Open Access
Isolation by distance in a quantitative trait.
Author(s) -
Russell Lande
Publication year - 1991
Publication title -
genetics
Language(s) - English
Resource type - Journals
SCImago Journal Rank - 2.792
H-Index - 246
eISSN - 1943-2631
pISSN - 0016-6731
DOI - 10.1093/genetics/128.2.443
Subject(s) - biological dispersal , isolation by distance , population , biology , panmixia , disruptive selection , selection (genetic algorithm) , statistics , evolutionary biology , natural selection , genetic variation , genetic structure , mathematics , genetics , artificial intelligence , sociology , computer science , gene , demography
Random genetic drift in a quantitative character is modeled for a population with a continuous spatial distribution in an infinite habitat of one or two dimensions. The analysis extends Wright's concept of neighborhood size to spatially autocorrelated sampling variation in the expected phenotype at different locations. Weak stabilizing selection is assumed to operate toward the same optimum phenotype in every locality, and the distribution of dispersal distances from parent to offspring is a (radially) symmetric function. The equilibrium pattern of geographic variation in the expected local phenotype depends on the neighborhood size, the genetic variance within neighborhoods, and the strength of selection, but is nearly independent of the form of the dispersal function.

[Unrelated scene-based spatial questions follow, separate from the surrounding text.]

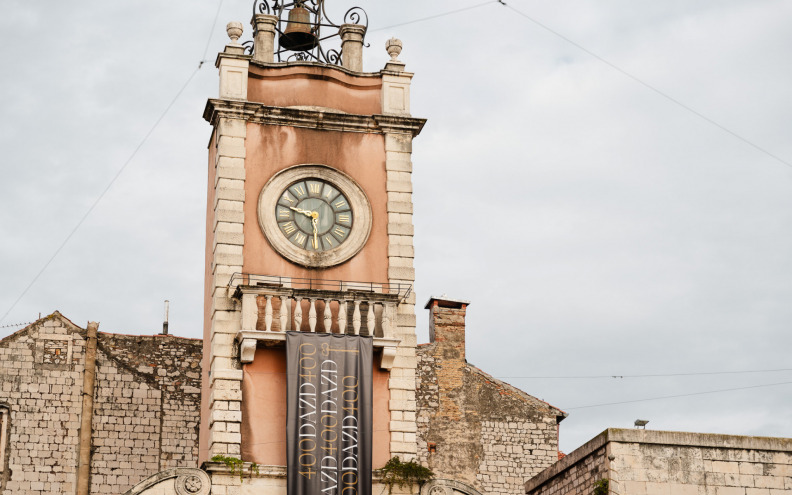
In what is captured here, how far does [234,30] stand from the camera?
84.4 ft

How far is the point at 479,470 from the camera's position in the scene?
3130 cm

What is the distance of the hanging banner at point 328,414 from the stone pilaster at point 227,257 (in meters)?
1.05

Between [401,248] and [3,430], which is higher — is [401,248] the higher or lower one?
the higher one

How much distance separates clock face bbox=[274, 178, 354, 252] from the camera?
80.7ft

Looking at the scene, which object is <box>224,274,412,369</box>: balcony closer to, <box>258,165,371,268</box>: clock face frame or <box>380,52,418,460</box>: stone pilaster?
<box>380,52,418,460</box>: stone pilaster

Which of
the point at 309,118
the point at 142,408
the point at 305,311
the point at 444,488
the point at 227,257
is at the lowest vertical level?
the point at 444,488

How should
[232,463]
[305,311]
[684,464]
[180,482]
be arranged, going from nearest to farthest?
[684,464]
[180,482]
[232,463]
[305,311]

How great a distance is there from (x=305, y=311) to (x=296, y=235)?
5.31 ft

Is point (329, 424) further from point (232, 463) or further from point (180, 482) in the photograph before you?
point (180, 482)

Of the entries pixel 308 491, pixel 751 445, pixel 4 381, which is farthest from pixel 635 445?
pixel 4 381

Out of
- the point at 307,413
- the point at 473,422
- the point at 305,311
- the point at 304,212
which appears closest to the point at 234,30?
the point at 304,212

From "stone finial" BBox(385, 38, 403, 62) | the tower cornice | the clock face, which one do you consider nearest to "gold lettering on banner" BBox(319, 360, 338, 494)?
the clock face

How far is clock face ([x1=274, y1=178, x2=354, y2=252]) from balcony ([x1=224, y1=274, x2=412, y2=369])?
35.3 inches

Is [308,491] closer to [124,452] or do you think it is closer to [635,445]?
[635,445]
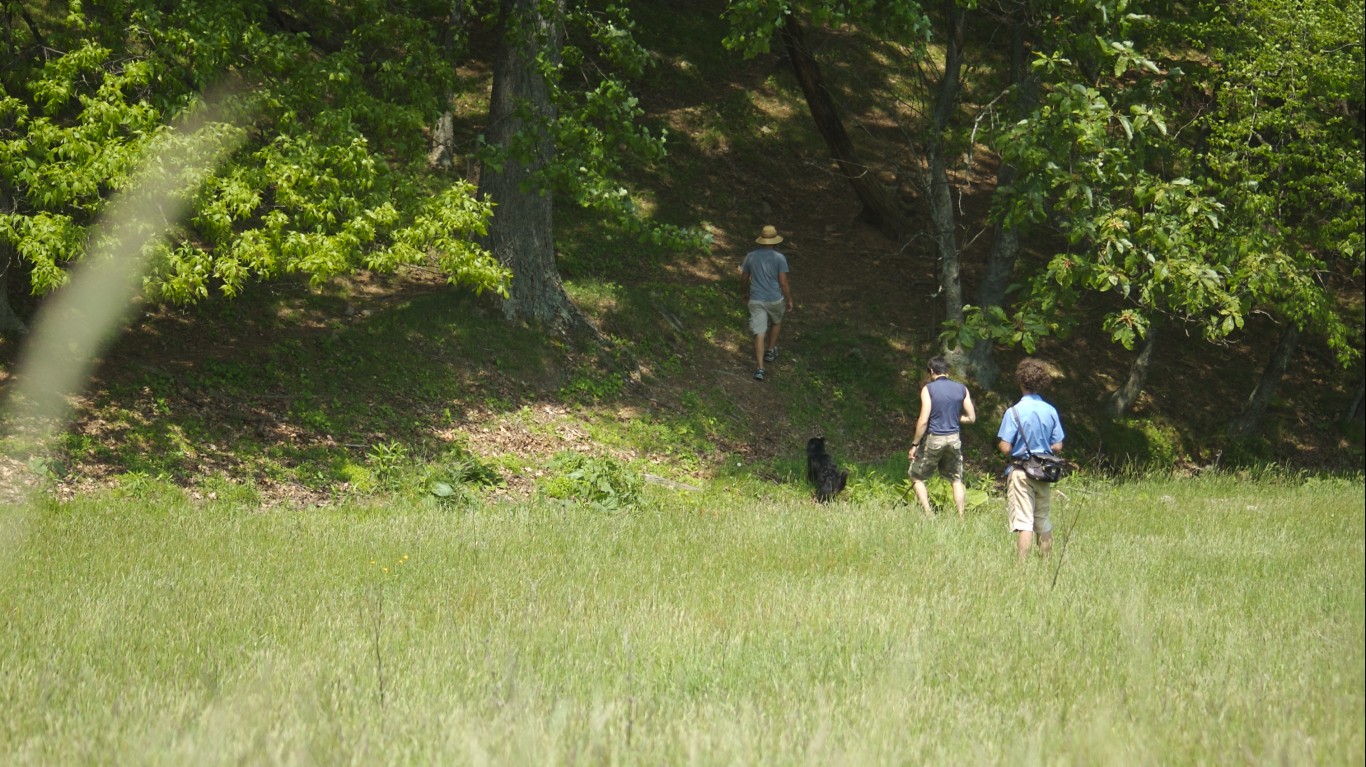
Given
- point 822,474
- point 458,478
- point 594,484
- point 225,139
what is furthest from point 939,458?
point 225,139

With all else equal, geographic variance is smaller in a two-dimensional habitat than in one dimension, and the covariance between expected local phenotypes decreases more rapidly with the distance separating them in two dimensions than in one. The equilibrium geographic variance is less than the phenotypic variance within localities, unless the neighborhood size is small and selection is extremely weak, especially in two dimensions. Nevertheless, dispersal of geographic variance created by random genetic drift is an important mechanism maintaining genetic variance within local populations. For a Gaussian dispersal function it is shown that, even with a small neighborhood size, a population in a two-dimensional habitat can maintain within neighborhoods most of the genetic variance that would occur in an infinite panmictic population.